═════ Page extract ═════

From: Seunghun Han <kkamagui@gmail.com>

The check_interval file in

  /sys/devices/system/machinecheck/machinecheck<cpu number>

directory is a global timer value for MCE polling. If it is changed by
one CPU, mce_restart() broadcasts the event to other CPUs to delete
and restart the MCE polling timer and __mcheck_cpu_init_timer()
reinitializes the mce_timer variable.

If more than one CPU writes a specific value to the check_interval file
concurrently, mce_timer is not protected from such concurrent accesses
and all kinds of explosions happen.

Since only root can write to those sysfs variables, the issue is not a
big deal security-wise.

═════ Dataset section ═════

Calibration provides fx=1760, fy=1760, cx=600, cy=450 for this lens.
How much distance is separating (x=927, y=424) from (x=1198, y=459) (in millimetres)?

═════

*Problem set*.
**1.** Answer these questions from the check_interval patch note:
(a) Which function broadcasts the event to other CPUs when the check_interval value is changed?
(b) Which variable is not protected when several CPUs write to check_interval concurrently?
(c) Who can write to those sysfs variables?
**2.** Decide whether each statement agrees with the check_interval patch note. Answer yes or no, and quote the words of the note that settle it.
(a) The check_interval file holds a timer value that applies to only one CPU.
(b) __mcheck_cpu_init_timer() reinitializes the mce_timer variable.
(c) The concurrent-write problem is a serious security risk.
**3.** Pick up the check_interval patch note after its last sentence and keep writing it.

*Replies*.
**1.**
(a) mce_restart()
(b) mce_timer
(c) Only root

**2.**
(a) No: "is a global timer value for MCE polling"
(b) Yes: "__mcheck_cpu_init_timer() reinitializes the mce_timer variable"
(c) No: "the issue is not a big deal security-wise"

**3.**
However, concurrent writes to these configuration variables is
void of reason so the proper thing to do is to "slow" accesses
down by synchronizing them with a mutex and thus take care of the
synchronization issue too.

Boris:

 - make store_int_with_restart() use device_store_ulong() to filter out
   negative intervals
 - limit min interval to 1 second
 - correct locking
 - massage commit message

Signed-off-by: Seunghun Han <kkamagui@gmail.com>
Cc: Greg Kroah-Hartman <gregkh@linuxfoundation.org>
Cc: Tony Luck <tony.luck@intel.com>
Cc: linux-edac <linux-edac@vger.kernel.org>
Cc: x86-ml <x86@kernel.org>
Cc: <stable@vger.kernel.org>
Link: http://lkml.kernel.org/r/20180302202706.9434-1-kkamagui@gmail.com
Signed-off-by: Borislav Petkov <bp@suse.de>
---
 arch/x86/kernel/cpu/mcheck/mce.c | 22 +++++++++++++++++++++-
 1 file changed, 21 insertions(+), 1 deletion(-)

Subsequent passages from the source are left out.